- Born: Evelyn Whittle August 5, 1967 (age 58)
- Other name: Evelyn Whittle Keller
- Occupations: Actress, child psychologist
- Years active: 1998–present

= Eve Whittle =

American actress and child psychologist (born 1967)

Evelyn "Eve" Whittle (born August 5, 1967) is an American actress and child psychologist best known for her TV role of the earnest and enthusiastic airport supervisor/technician Brenda Blue on the PBS Kids live action/CGI series Jay Jay the Jet Plane.

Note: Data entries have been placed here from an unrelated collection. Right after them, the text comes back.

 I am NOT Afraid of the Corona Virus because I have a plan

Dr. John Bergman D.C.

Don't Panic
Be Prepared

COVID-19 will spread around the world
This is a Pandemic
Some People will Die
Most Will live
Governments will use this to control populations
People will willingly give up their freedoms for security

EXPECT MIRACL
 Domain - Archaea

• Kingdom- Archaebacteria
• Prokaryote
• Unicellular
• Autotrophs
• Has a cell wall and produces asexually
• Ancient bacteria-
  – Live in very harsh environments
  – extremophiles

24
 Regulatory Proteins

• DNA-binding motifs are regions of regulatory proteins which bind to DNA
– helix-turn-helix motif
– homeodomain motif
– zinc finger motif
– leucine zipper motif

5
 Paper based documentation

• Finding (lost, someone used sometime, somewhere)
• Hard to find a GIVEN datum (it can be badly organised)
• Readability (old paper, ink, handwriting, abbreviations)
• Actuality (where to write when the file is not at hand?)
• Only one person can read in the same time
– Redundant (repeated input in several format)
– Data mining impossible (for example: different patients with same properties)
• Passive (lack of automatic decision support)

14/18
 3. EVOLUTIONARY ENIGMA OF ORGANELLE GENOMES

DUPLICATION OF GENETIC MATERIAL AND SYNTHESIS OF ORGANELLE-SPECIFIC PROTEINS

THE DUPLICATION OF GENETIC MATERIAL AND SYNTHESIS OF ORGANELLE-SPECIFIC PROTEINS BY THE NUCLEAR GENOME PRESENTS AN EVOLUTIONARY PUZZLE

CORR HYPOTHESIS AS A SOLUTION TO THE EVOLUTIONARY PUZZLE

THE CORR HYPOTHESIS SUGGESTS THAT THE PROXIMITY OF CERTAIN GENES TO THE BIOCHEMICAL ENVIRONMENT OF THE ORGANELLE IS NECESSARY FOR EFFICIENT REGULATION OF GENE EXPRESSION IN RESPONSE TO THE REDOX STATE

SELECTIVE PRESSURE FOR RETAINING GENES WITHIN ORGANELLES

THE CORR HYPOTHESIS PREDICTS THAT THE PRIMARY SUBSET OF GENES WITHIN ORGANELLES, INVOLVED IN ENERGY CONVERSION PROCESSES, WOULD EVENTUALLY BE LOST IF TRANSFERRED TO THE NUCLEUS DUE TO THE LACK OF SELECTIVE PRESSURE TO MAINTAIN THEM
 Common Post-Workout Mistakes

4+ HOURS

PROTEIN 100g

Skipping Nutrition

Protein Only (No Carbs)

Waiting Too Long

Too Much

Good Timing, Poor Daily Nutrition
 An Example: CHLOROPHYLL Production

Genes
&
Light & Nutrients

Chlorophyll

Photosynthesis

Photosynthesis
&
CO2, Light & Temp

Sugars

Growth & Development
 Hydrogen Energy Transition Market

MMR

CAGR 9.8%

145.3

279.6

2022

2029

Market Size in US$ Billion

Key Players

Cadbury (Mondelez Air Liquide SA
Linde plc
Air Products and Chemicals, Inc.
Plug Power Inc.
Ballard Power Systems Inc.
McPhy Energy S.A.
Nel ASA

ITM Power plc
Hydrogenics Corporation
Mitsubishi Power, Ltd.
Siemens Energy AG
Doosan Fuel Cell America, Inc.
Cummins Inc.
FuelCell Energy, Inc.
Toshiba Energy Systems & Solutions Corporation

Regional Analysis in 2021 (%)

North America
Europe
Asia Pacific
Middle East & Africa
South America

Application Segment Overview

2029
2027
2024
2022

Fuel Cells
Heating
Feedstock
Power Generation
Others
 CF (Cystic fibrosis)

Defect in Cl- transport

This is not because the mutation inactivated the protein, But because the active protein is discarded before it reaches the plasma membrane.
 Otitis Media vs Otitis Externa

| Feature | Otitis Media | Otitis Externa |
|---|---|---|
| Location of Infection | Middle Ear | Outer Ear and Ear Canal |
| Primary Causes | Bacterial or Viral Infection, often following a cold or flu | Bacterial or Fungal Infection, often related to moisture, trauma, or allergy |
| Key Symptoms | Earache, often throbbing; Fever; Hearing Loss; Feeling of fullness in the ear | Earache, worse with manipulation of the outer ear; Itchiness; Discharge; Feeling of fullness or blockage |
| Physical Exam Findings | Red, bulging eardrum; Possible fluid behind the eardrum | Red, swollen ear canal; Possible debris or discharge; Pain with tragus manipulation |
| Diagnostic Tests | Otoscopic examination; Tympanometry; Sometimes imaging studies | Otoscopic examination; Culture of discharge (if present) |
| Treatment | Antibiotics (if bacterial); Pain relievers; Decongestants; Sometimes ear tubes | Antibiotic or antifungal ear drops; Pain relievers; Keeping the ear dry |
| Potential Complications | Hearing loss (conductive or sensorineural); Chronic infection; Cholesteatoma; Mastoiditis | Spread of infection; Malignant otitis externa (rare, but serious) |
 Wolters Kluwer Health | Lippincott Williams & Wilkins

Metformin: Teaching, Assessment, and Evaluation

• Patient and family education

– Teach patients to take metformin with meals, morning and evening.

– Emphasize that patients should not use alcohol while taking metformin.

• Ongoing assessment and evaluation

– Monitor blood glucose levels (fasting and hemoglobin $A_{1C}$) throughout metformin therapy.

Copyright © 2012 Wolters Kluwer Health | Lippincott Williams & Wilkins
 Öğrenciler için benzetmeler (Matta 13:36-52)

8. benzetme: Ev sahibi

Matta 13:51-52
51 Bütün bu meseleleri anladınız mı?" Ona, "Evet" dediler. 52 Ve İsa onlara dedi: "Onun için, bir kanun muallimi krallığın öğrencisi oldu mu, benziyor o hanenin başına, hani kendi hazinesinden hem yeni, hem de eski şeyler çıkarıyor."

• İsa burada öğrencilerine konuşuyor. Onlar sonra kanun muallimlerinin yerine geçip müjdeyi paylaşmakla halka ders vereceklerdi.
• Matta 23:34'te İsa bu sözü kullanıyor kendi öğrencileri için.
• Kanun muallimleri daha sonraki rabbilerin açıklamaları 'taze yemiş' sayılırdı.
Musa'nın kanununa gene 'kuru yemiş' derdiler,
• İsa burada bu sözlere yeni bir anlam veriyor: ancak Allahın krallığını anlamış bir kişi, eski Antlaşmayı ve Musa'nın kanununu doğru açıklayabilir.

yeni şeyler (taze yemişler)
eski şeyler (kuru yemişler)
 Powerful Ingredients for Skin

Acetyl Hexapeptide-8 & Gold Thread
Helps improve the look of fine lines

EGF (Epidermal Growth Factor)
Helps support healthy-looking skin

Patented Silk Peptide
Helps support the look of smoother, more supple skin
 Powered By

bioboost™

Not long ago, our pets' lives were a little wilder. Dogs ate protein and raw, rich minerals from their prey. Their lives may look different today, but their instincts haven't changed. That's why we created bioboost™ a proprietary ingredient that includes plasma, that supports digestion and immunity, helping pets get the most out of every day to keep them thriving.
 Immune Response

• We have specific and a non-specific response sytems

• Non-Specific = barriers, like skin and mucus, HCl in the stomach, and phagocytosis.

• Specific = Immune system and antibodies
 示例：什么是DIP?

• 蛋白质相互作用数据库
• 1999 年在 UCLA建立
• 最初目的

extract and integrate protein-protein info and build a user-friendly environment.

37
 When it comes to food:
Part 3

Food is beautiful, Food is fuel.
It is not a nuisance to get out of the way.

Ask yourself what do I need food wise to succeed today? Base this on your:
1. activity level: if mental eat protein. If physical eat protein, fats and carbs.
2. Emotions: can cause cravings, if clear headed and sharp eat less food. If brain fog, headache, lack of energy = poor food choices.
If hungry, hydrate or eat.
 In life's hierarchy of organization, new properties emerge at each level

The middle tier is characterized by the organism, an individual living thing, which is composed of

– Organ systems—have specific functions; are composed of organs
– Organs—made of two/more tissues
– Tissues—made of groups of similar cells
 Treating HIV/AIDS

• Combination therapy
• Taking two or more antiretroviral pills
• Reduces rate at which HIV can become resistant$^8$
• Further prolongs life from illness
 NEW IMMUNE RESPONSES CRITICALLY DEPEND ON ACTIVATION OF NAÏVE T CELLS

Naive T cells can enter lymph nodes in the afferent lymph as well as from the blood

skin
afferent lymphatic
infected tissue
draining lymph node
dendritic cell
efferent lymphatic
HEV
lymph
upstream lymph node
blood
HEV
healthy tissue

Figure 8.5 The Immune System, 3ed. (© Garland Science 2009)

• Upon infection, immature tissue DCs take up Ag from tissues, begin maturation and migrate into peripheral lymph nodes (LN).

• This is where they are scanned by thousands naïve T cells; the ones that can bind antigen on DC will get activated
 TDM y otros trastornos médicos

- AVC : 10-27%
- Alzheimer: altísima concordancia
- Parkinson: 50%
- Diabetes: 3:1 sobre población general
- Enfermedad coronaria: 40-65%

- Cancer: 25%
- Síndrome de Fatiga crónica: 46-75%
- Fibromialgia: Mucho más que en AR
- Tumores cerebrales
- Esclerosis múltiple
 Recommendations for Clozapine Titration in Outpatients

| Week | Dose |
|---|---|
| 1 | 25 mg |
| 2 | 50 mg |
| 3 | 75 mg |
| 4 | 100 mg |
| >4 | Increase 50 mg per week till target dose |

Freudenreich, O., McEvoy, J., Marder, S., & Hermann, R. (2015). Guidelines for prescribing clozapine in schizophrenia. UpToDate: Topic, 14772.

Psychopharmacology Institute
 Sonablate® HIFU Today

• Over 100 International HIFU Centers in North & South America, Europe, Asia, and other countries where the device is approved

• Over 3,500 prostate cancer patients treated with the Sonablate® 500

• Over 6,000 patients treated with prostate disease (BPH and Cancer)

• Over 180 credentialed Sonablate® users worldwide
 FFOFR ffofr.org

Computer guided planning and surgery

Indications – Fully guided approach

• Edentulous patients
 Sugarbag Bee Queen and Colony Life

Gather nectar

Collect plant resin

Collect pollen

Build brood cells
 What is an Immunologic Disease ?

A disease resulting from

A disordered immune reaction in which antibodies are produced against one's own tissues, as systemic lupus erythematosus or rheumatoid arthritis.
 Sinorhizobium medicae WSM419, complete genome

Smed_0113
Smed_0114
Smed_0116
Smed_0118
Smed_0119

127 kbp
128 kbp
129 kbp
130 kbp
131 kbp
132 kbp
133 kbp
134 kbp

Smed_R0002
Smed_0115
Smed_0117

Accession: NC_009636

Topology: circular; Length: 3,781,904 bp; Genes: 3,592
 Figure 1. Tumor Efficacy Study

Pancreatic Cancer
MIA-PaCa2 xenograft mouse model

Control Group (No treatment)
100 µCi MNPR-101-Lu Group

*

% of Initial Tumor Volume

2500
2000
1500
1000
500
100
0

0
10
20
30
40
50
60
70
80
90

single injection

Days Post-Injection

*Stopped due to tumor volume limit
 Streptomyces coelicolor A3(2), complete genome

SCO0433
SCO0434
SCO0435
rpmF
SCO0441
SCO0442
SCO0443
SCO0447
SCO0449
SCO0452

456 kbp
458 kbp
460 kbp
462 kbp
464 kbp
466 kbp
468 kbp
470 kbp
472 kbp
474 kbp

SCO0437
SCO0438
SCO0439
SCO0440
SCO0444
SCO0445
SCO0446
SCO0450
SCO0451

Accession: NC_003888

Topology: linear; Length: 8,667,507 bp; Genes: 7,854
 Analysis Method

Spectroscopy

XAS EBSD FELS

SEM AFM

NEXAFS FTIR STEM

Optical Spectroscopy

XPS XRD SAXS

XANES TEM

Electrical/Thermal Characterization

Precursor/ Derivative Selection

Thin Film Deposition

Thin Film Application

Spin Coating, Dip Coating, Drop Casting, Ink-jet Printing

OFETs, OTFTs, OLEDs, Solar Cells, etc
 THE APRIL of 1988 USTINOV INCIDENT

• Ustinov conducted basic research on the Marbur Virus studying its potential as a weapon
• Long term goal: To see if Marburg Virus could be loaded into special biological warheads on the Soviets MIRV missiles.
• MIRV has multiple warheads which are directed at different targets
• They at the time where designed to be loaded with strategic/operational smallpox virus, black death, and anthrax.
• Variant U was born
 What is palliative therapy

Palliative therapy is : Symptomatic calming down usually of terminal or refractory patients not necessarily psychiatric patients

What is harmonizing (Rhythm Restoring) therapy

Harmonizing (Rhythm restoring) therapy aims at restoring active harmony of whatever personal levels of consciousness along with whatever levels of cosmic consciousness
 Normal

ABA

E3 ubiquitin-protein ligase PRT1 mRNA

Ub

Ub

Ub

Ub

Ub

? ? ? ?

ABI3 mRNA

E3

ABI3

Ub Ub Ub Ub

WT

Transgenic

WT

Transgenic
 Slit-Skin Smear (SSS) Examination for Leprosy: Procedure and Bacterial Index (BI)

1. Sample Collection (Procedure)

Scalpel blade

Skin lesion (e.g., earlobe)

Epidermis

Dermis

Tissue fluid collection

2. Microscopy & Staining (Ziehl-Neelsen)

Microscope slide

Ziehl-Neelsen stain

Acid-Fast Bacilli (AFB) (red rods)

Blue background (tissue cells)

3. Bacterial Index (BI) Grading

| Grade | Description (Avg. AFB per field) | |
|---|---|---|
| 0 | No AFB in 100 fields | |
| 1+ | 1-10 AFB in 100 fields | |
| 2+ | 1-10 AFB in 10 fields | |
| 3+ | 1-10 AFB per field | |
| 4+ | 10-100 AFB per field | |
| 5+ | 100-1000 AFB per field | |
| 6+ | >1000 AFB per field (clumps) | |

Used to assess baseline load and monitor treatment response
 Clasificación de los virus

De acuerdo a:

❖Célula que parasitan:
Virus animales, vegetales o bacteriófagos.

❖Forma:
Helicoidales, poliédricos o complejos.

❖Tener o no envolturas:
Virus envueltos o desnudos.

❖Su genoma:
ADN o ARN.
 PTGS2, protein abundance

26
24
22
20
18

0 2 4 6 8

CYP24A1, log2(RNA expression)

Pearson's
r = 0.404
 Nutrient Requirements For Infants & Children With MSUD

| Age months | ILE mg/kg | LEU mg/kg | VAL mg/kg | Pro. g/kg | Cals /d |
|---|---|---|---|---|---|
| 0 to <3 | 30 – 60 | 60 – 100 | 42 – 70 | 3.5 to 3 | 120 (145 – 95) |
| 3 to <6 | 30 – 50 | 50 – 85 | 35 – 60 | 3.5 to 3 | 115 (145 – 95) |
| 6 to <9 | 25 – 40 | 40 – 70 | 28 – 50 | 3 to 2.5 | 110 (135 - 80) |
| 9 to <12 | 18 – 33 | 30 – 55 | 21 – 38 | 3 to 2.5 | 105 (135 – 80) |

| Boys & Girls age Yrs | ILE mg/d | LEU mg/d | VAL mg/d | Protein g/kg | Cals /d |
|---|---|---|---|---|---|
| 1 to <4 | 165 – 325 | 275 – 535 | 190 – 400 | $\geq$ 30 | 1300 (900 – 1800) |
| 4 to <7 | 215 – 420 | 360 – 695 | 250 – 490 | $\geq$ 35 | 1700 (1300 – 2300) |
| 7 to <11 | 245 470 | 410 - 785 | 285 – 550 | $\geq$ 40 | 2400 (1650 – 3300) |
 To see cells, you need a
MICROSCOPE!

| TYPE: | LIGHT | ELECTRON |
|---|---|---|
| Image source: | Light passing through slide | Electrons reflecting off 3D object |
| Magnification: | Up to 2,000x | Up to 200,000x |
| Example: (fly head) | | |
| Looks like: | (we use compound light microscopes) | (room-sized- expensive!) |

Brenda is noted for her formulaic enunciation of words.

==Biography==
Whittle is a program director for Kids on Stage, a Los Angeles-based theatrical program for children. It was her blue jumpsuit-clad character on Jay Jay that has made her a household name with pre-schoolers (and their parents). She is known for her crisp manner of speaking to the talking airplanes, and this makes Whittle—who uses her married name, Evelyn Whittle Keller, when not acting—an intriguing counterpoint to the childlike talking planes.

Whittle is known for her ability to whistle in strange and haunting ways. In Jay Jay's Mysteries, Whittle uses her own whistling as a special effect.

Whittle is a graduate of Roanoke College (BA) and Antioch University (MA). She lives in Culver City, California.